The other day, as I sat down at my computer to work, I thought about how things have changed … just in my lifetime.
When I first started writing, it was on a typewriter. I was about 10 years old. My parents owned an old, antique Underwood No. 5 typewriter, the kind with the return you had to push by hand from the side. I thought it was the neatest thing ever invented. I would sit for hours typing long notes, silly poems … anything that came into my head.
In college, I used the electric typewriters in the study area when I could, but most of my essays were handwritten. Years later, to encourage me to write down my stories and send them in, my husband bought an electric typewriter. That was a huge step up, but nothing compared to the Brother Word Processor he bought me years later. It could hold 15 pages in memory, so I would write one to two chapters of my first books print those chapters, and then overwrite them for the next chapters, and so on. I thought that was pretty cool. I wrote “Patches,” my first novel for kids on that word processor. I edited it and reprinted it seven times — stacks of pages — before I felt it was ready. Then, it took the publisher — Avon Books — over a year to decide to buy it.
My editor at Avon (now an imprint of HarperCollins) worked with me on one more book before asking me if I could start submitting my books on a floppy drive. After having a mild panic attack, I knew I had to bite the bullet and buy a computer. Computers were just becoming the craze and I had no idea how to work on. Still, my husband enthusiastically took me shopping and the salesman helped us decide which one to buy.

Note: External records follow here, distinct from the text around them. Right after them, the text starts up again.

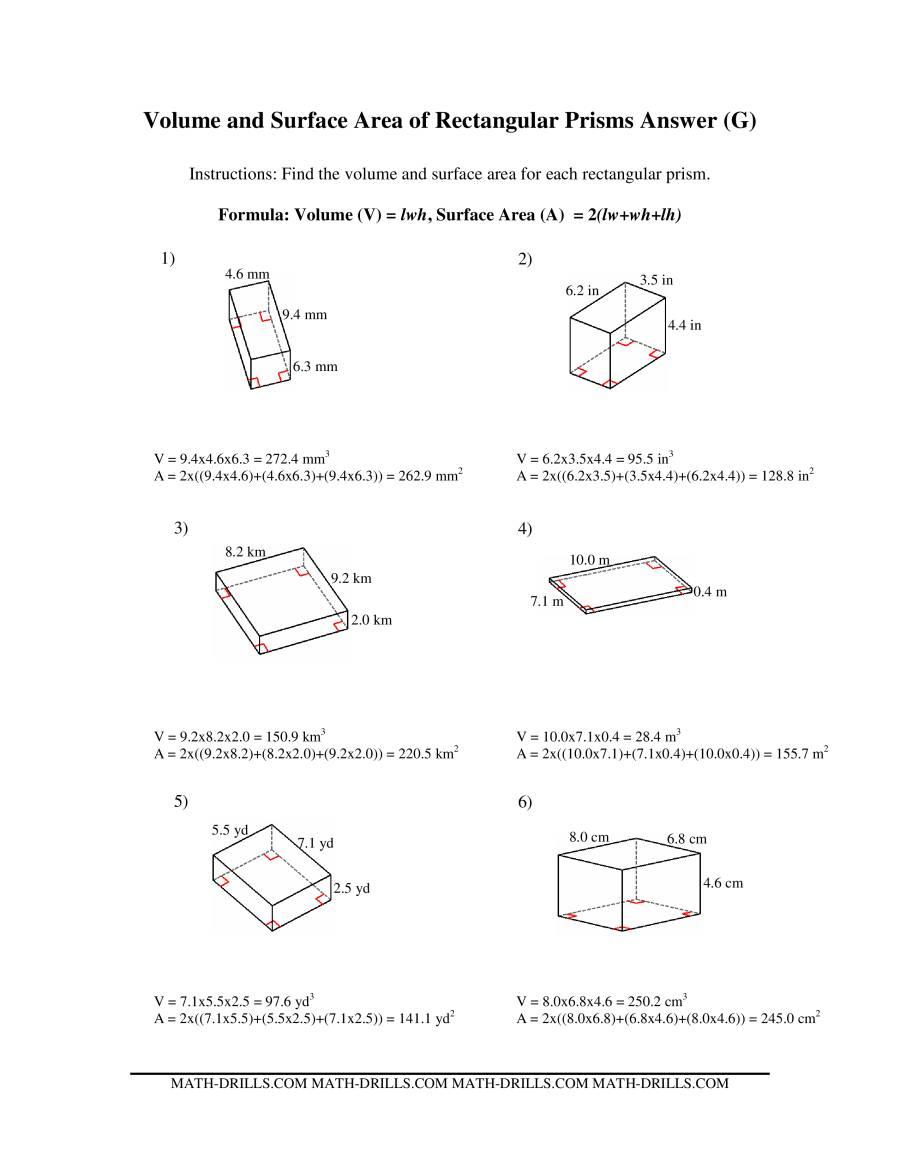 volume and surface area of rectangular prism worksheet pdf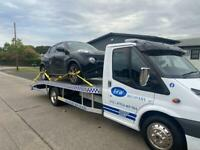 Car Recovery & vehicle transportation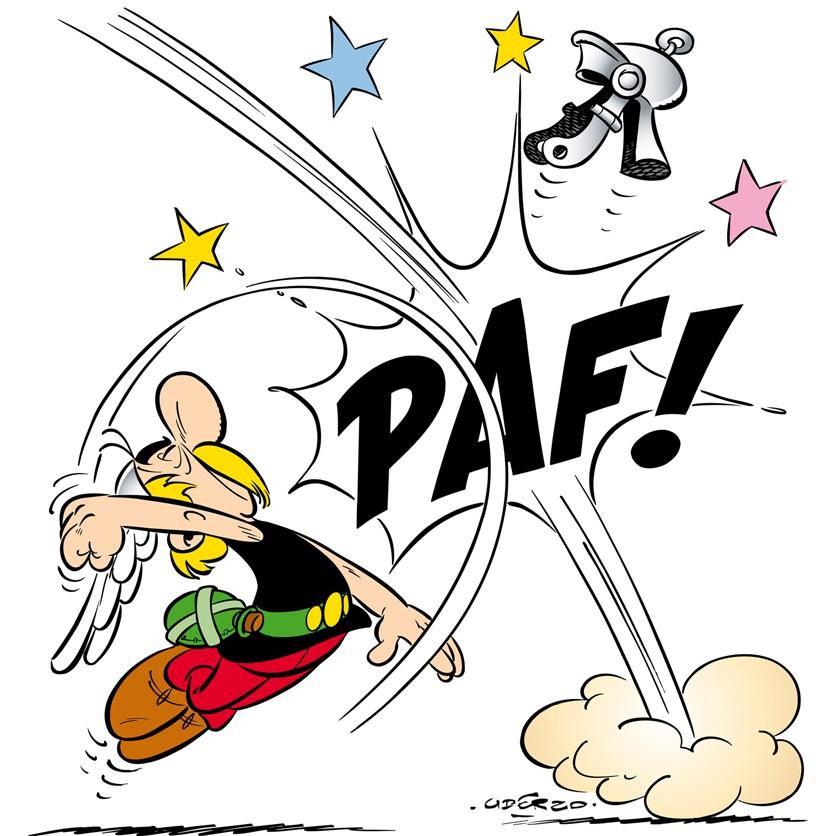 paf-asterix.jpg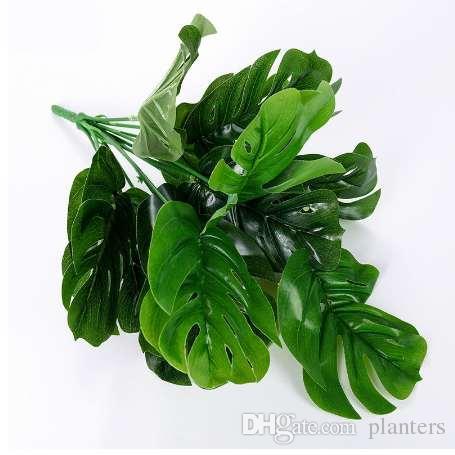 35 cm de altura tartaruga folha planta artificial árvore 12 folhas de plantas artificiais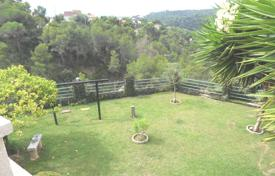 3 bedroom houses for sale in Costa del Maresme. Detached house – Santa Susanna, Catalonia, Spain
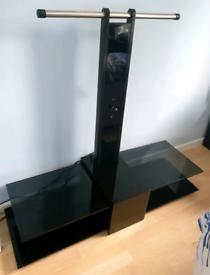 Tech-Link TV Stand
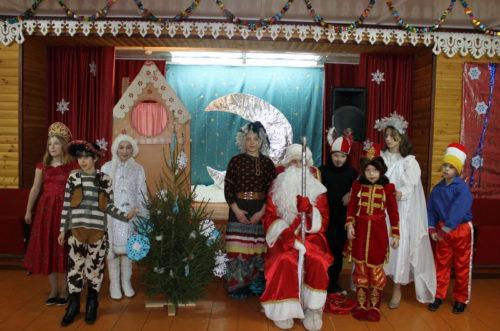 В Братково пришла новогодняя сказка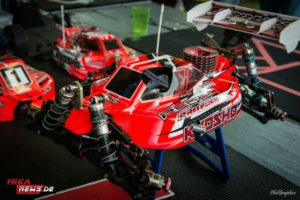 kyosho_mp9_euro_edition_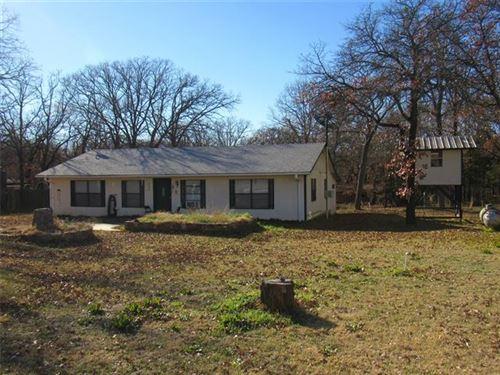 Photo of 534 Lazy Ike Lane, Pottsboro, TX 75076 (MLS # 14483056)
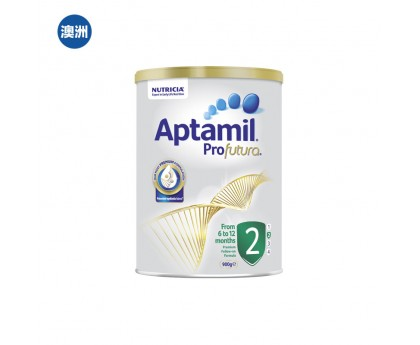 【澳洲直邮包邮】Aptamil 爱他美 白金版2段 900克/罐(6-12个月适用)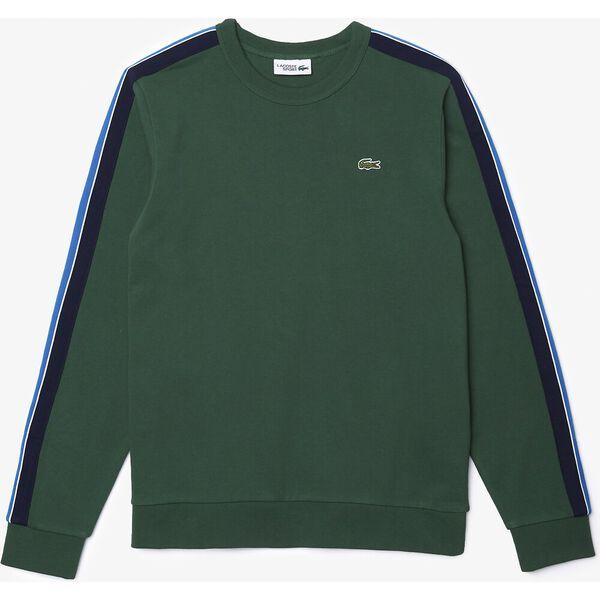 Men's SPORT Contrast Bands Fleece Sweatshirt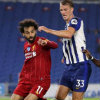 Brighton vs Liverpool Prediction 28 November 2020
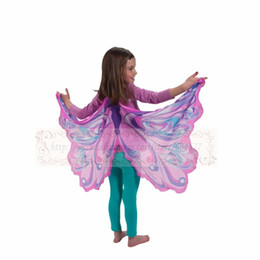 $enCountryForm.capitalKeyWord UK - Fairy Rosa Wing Girls Costumes for Halloween Dress Up Clothes, Pretend Play,Christmas Gifts for Kids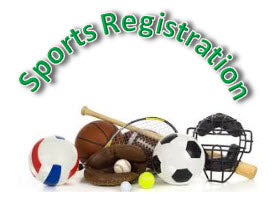SPS Sports Registration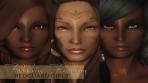 Fabulous Followers 5 Redguard Girls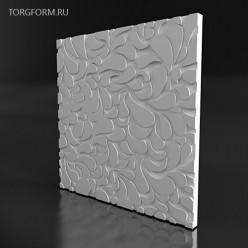 "Форма для 3D панелей ""Sheet"""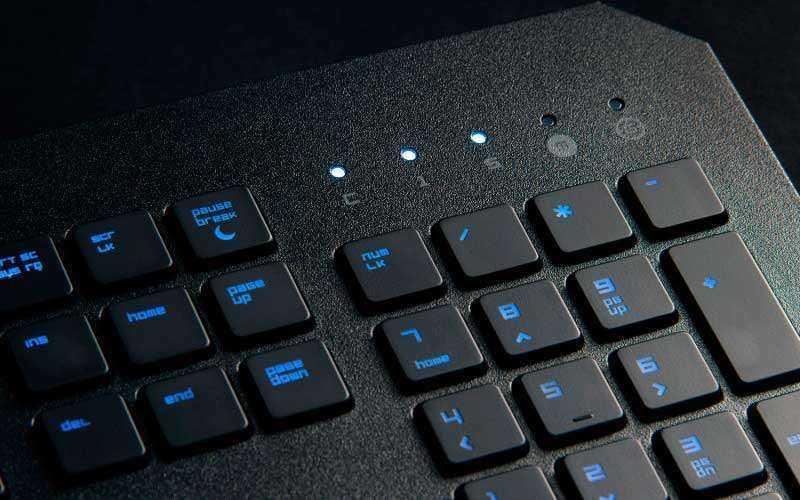 тест клавитуры Razer Deathstalker Chroma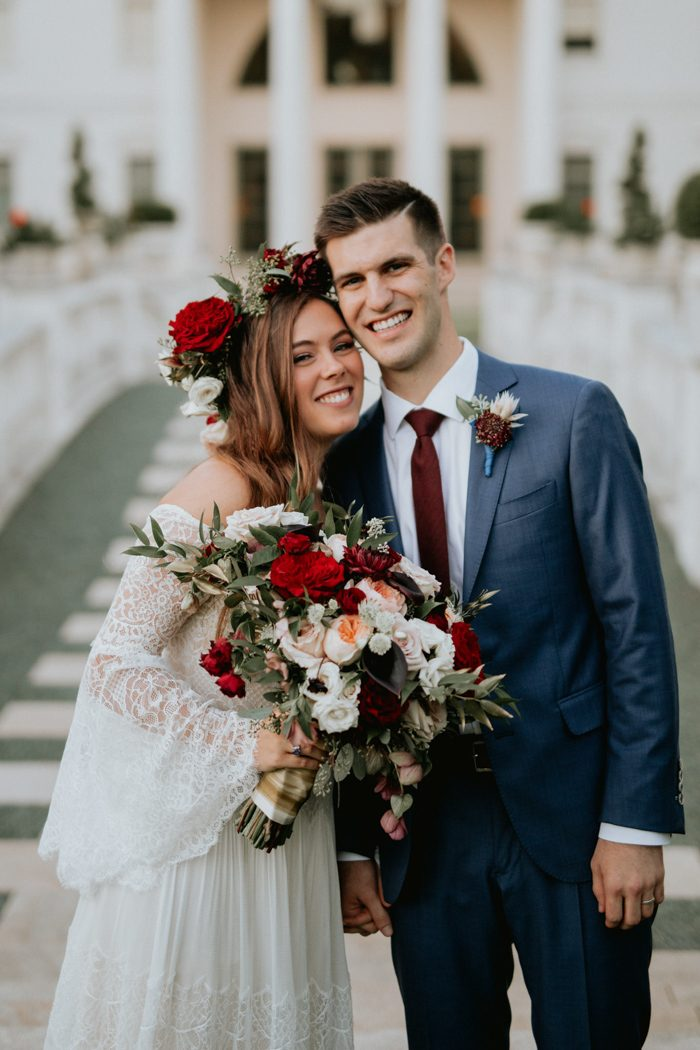Bohemian wedding wedding blog posts archives junebug weddings we like big blooms and we cannot lie which is why were totally obsessed with this bohemian backyard wedding in dallas hunter and grants floral forward junglespirit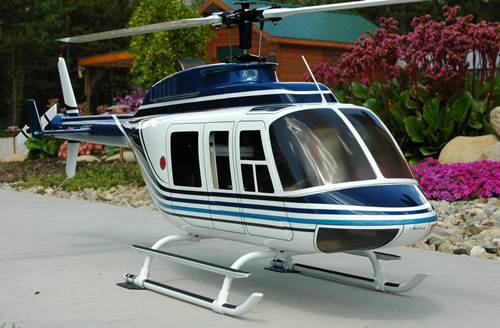 600/50 Size Bell 206L Scale RC Helicopter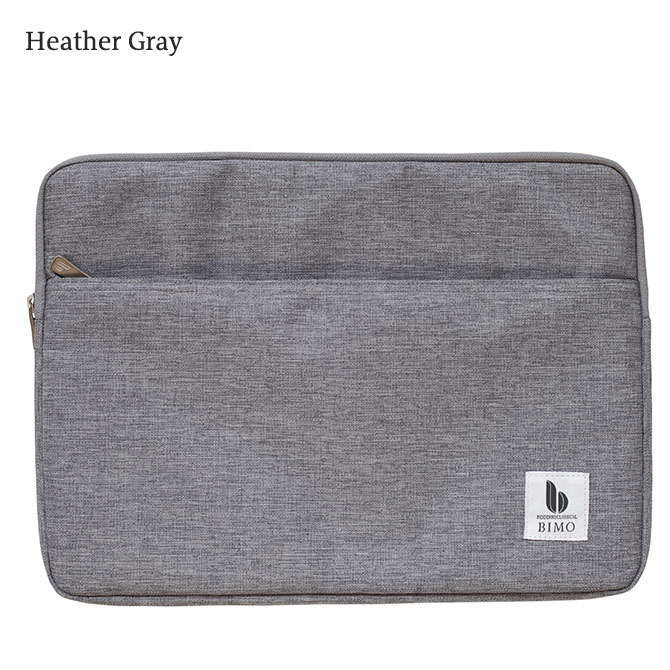 BIMO 【ビモ】<br>Notebook Zip Case<br>Heather Collection<br>13インチ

We put it on our credit card and brought it home. The first time it shut down on me in the middle of work I thought I had broken the most expensive purchase I’d made in years and I cried. But it wasn’t really broken, and in time I figured it out, submitting the next six books that Avon bought on floppy disks.
Flash forward over 30 years and I am now pretty proficient at multiple programs. We moved from floppy disks to CD disks to flash drives, but most of my books are now submitted by email and to multiple publishers.
I met my husband when we both worked at Port City Press in Pikesville. I worked in the office and he worked in the plant, binding books. Back then, I would deliver specs to the Linotype machines for the books that needed to be printed. The name, Linotype came from the fact that these machines produced an entire line of metal type at once, unlike the typewriter, which was one letter at a time. Each single piece of lead was called a slug. They were joined together to form matrices (or lines of words) which were often reused later.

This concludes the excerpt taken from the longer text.